The cause of this was that the RAID controller does not support TRIM on the SSD, and the SSD's performance degraded over time because of it.
To solve this, I decided to flash the RAID controller to an HBA, "IT" mode. It would lose all RAID capability. At that point, I could use Linux software RAID, and have TRIM support.
Very, very carefully, cross-flash the PERC to "IT" mode to make it an HBA. Removing the battery first is a good idea, and keep in mind that H710P Mini, for example, may exist in a non-blade server as well, and has different instructions than H710 Mini. Getting this wrong can brick the controller. Assuming that your server is set to UEFI boot, make sure to also flash the optional UEFI boot ROM to the controller.
After this, the system should still boot from your primary disk - but you lost RAID, so let's wipe and set up software RAID.
Boot into a Linux Live ISO and wipe the Dell RAID markers from the drives, as well as all partition information. This will mean you lose all data on these SSDs.

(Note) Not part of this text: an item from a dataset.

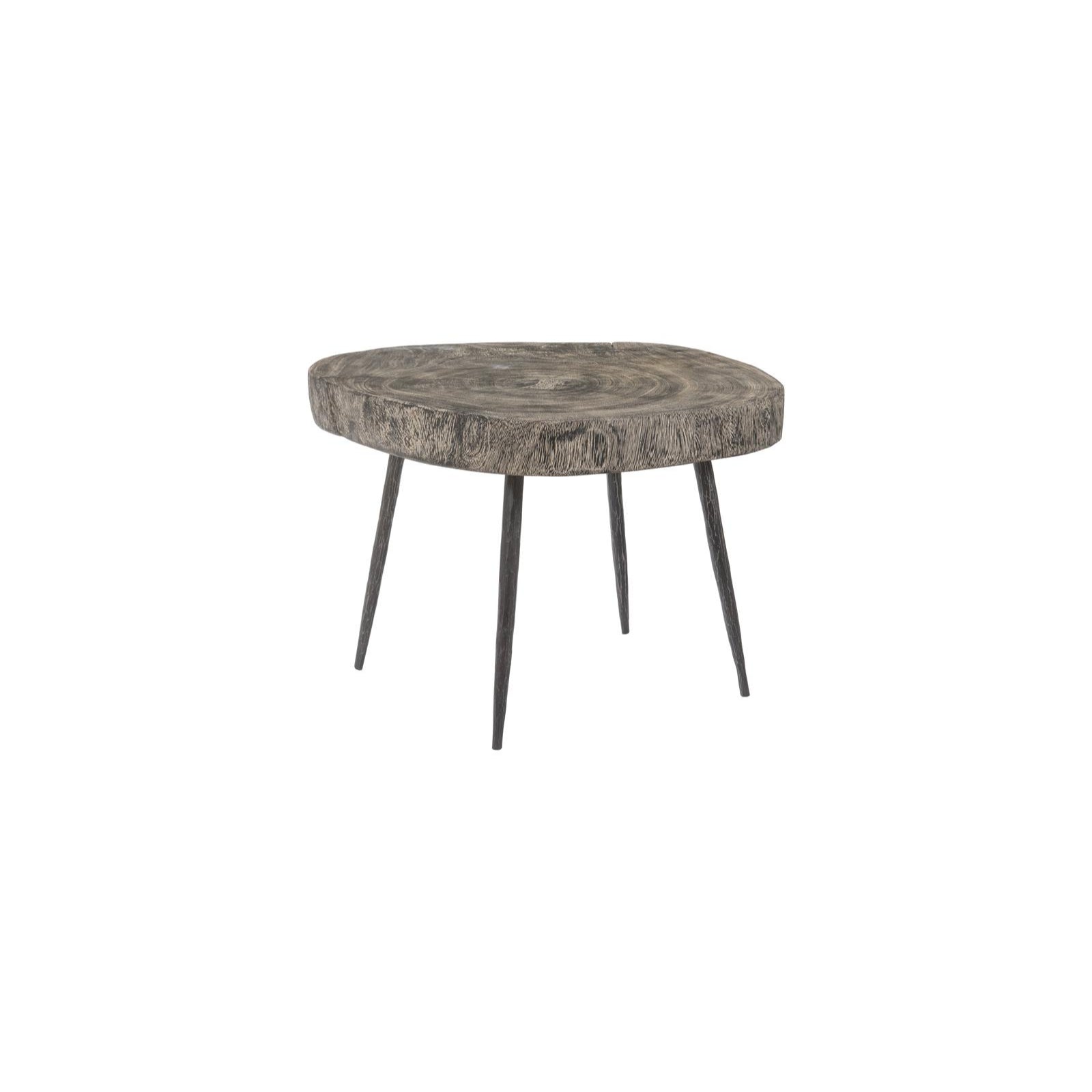 Crosscut Coffee Table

sudo dd if=/dev/zero of=/dev/sda bs=512 count=4096 seek=$(expr `sudo blockdev --getsz /dev/sda` - 4096)
sudo dd if=/dev/zero of=/dev/sda bs=512 count=4096
sudo dd if=/dev/zero of=/dev/sdb bs=512 count=4096 seek=$(expr `sudo blockdev --getsz /dev/sdb` - 4096)

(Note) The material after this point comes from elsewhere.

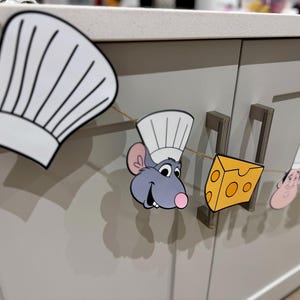 Disney Inspired Ratatouille Banner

sudo dd if=/dev/zero of=/dev/sdb bs=512 count=4096
Verify with sudo wipefs /dev/sda
and sudo dmraid -r
that the markers are gone.
Boot into an Ubuntu Server install ISO and follow instructions to set up software RAID-1.
Lastly, once you booted into your fresh Ubuntu Server install, run sudo fstrim -av
.
After this, your SSDs should be as performant as they were when new, or nearly so. In my testing, read/write
latency as measured by sudo iostat -mdx
during Geth sync came back down to 0.8/2.5 ms, or thereabouts.
The latest 9400/9500 series controllers do support TRIM. For Dell, that is the PERC11 (H755(N), H750, H350 and H355) line I believe.
PERC9 does not support TRIM in RAID mode (H330, H730, H730P, H730P MX, and H830 cards). It can in JBOD, but at that point you're better off cross-flashing it to a plain HBA. Ditto PERC10 (H345, H740P, H745, H745P MX, and H840 cards).
Software RAID1 in Linux has the same write performance as a single disk, and doubles the read performance for multi-file reads.